Greminger: OSZE will sich an Uno-Mission in Ukraine beteiligen

Die Organisation für Sicherheit und Zusammenarbeit in Europa (OSZE) will an einer möglichen Uno-Mission für die Ostukraine beteiligt sein. "Die OSZE sollte eng involviert sein", sagte OSZE-Generalsekretär Thomas Greminger beim OSZE-Ministertreffen in Wien.
07.12.2017 11:19

"Wir sind bereit, mit der Uno hinsichtlich eines jeden konkreten Vorschlages zu kooperieren, der aus dem Sicherheitsrat hervorgeht", sagte Greminger am Donnerstag. Der Schweizer zeigte sich "sehr besorgt" über die militärischen Aktivitäten in dem Konfliktgebiet und rief die Parteien auf, den OSZE-Beobachtern "ungehinderten Zugang" zum Konfliktgebiet zu gewähren.

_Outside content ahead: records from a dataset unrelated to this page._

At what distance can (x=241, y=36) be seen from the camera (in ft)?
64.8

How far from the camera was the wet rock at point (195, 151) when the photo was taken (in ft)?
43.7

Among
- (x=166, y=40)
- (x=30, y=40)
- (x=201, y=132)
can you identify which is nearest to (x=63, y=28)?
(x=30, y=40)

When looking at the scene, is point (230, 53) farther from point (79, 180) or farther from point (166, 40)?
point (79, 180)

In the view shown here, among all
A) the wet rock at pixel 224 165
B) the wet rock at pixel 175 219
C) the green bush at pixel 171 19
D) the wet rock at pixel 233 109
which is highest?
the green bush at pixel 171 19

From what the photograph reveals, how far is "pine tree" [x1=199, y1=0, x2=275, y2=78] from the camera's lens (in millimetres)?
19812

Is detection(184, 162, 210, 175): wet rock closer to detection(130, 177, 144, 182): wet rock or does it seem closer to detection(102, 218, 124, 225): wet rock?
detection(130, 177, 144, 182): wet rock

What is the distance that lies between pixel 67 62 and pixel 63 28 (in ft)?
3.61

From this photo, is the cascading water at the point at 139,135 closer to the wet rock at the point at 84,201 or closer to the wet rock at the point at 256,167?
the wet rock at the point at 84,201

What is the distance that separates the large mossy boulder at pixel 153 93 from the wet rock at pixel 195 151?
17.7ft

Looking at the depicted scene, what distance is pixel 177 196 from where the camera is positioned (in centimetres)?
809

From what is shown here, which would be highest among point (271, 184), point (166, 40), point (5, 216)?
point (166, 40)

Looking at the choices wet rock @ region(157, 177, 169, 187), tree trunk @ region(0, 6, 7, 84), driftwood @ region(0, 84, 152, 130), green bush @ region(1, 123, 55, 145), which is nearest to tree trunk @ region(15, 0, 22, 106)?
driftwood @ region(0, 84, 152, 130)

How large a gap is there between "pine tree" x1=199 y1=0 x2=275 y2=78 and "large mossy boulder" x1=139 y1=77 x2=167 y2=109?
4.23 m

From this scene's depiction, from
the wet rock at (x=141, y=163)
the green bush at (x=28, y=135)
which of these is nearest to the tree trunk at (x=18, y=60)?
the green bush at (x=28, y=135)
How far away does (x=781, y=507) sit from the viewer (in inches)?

Greminger kündigte an, dass er die Kooperation der OSZE mit den Vereinten Nationen und anderen Kooperationspartnern stärken wolle. Konkret nannte er die Staaten des Mittelmeerraumes, wo er eine "pragmatische und an Ergebnissen orientierte Partnerschaft" verfolgen wolle.

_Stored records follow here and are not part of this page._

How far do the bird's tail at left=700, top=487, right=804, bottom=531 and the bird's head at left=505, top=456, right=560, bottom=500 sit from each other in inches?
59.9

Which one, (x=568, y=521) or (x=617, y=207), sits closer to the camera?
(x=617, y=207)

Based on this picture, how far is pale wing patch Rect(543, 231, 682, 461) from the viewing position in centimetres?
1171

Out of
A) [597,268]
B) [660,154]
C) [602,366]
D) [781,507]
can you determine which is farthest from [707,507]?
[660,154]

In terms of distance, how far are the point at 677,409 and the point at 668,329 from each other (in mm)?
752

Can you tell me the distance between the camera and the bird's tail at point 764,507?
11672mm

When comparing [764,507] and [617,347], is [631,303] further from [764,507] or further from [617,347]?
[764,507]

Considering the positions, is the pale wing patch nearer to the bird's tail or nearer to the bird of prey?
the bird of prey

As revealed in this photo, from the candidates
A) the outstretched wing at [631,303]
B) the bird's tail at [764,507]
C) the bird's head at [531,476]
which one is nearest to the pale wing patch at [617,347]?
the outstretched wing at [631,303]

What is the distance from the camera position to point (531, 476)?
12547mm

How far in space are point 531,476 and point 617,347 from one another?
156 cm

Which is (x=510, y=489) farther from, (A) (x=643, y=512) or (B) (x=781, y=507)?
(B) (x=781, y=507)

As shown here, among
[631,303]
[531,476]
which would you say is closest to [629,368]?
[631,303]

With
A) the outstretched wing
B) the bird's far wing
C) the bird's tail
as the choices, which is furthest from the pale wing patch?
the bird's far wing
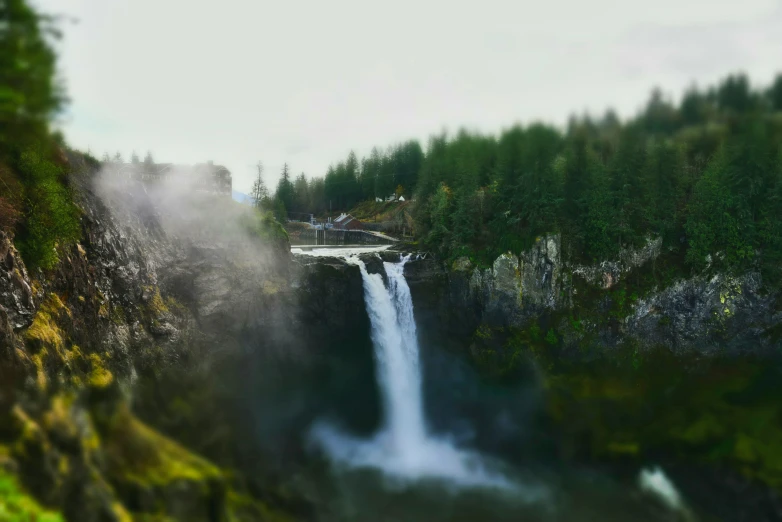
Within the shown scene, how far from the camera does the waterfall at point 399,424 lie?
2136cm

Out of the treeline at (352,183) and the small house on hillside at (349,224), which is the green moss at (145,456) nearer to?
the small house on hillside at (349,224)

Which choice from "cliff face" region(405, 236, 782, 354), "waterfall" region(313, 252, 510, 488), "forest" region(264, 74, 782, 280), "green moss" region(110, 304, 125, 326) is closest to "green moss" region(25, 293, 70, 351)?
"green moss" region(110, 304, 125, 326)

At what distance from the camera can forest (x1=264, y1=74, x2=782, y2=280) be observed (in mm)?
28406

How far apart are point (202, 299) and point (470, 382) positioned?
17428mm

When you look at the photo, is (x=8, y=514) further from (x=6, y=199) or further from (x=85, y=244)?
(x=85, y=244)

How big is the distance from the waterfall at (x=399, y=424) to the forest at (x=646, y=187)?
6140mm

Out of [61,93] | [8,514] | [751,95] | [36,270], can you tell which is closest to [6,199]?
[36,270]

Wie zuvor bereits der OSZE-Vorsitzende Sebastian Kurz rief der Greminger die 57 Staaten auf, sich im Budgetstreit zu verständigen. "Eine Budgeteinigung bis zum Jahresende würde ein starkes Signal aussenden, dass Sie die Organisation ernst nehmen", betonte Greminger. Die OSZE könne nur so effektiv sein, wie die Mitgliedsstaaten ihr das ermöglichen.

Mit Blick auf die tiefen politischen Differenzen insbesondere zwischen den Nato-Staaten und Russland sprach sich Greminger für "kleine, aber stetige Schritte" aus, um langsam Fortschritte zu erzielen. So erwartet er die Wiedereinführung von Gesprächen über konventionelle Rüstungskontrolle. "Wir müssen pragmatisch sein und eine gemeinsame Agenda aufbauen", sagte er.